(Contour labeling entries)

## START

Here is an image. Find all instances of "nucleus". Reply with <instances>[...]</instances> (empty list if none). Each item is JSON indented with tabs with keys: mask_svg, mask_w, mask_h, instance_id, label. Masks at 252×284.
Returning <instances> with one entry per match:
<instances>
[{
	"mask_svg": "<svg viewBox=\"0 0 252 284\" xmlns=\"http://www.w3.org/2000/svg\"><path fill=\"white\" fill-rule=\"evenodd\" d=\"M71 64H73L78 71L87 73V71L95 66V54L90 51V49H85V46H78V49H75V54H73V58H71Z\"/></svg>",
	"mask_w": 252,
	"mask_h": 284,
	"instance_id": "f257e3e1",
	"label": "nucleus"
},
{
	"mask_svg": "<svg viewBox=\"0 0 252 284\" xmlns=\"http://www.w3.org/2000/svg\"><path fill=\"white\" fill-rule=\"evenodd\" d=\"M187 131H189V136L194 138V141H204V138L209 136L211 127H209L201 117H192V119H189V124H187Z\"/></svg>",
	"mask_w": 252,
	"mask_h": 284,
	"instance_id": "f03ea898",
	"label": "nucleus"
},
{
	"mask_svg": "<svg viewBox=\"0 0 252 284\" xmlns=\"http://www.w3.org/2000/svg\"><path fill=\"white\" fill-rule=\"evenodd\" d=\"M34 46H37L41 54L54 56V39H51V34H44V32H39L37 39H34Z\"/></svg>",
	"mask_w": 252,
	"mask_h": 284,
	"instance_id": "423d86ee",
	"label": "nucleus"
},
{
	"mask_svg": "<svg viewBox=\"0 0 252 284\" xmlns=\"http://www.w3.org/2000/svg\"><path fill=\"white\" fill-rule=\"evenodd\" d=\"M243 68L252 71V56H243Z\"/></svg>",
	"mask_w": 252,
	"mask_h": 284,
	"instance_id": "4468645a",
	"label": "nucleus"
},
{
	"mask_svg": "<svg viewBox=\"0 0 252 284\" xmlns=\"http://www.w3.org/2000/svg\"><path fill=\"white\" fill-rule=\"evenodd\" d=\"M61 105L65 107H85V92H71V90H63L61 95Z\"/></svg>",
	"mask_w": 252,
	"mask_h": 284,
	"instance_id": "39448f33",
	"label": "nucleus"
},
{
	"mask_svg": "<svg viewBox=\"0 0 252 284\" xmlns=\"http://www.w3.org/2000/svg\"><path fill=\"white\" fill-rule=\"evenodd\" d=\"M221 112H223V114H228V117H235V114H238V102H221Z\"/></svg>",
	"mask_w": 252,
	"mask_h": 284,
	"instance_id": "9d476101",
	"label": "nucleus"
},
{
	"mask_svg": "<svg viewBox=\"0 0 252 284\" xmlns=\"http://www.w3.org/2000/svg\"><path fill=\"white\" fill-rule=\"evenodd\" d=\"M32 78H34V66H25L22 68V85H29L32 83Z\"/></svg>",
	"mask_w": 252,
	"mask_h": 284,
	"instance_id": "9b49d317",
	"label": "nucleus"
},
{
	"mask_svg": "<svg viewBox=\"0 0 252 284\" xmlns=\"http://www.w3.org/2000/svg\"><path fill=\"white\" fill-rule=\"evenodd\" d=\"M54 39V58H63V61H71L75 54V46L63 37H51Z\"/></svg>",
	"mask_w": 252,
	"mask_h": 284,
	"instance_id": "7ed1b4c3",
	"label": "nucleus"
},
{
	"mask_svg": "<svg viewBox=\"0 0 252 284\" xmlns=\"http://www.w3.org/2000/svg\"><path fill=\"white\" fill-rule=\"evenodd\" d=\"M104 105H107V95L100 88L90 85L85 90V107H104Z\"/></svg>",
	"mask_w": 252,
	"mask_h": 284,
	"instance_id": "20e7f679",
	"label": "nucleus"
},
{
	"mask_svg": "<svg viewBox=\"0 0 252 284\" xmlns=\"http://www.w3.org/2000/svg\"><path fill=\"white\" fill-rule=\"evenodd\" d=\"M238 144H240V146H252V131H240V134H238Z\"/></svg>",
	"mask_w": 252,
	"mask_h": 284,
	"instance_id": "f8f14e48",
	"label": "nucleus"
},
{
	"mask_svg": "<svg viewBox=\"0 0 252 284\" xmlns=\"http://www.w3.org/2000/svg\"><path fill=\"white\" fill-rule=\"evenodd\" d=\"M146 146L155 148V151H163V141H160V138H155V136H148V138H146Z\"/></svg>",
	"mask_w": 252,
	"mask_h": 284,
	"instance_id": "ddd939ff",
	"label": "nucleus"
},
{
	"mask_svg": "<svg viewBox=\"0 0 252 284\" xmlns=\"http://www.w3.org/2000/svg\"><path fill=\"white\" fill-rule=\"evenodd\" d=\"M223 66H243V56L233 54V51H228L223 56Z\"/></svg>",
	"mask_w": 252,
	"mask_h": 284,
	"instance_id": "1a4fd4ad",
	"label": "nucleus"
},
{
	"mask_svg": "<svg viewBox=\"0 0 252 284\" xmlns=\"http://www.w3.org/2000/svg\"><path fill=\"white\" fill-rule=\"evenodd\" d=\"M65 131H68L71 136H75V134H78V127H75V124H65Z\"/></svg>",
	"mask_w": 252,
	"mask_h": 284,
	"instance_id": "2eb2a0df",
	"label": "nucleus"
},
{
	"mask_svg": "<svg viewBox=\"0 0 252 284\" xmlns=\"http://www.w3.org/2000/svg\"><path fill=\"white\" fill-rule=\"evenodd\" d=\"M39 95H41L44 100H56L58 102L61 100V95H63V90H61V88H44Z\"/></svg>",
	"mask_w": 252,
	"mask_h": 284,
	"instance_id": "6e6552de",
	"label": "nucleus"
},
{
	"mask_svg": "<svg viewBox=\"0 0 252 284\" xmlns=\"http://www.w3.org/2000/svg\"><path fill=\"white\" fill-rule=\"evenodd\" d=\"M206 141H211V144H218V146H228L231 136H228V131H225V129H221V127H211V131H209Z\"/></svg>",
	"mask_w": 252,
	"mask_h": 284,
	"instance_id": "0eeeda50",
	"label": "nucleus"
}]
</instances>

## END

[Problem to work on]:
Please count the lines in the material above that contain the string "with", treating uppercase and lowercase as different. Give only the number.

[Answer]:
2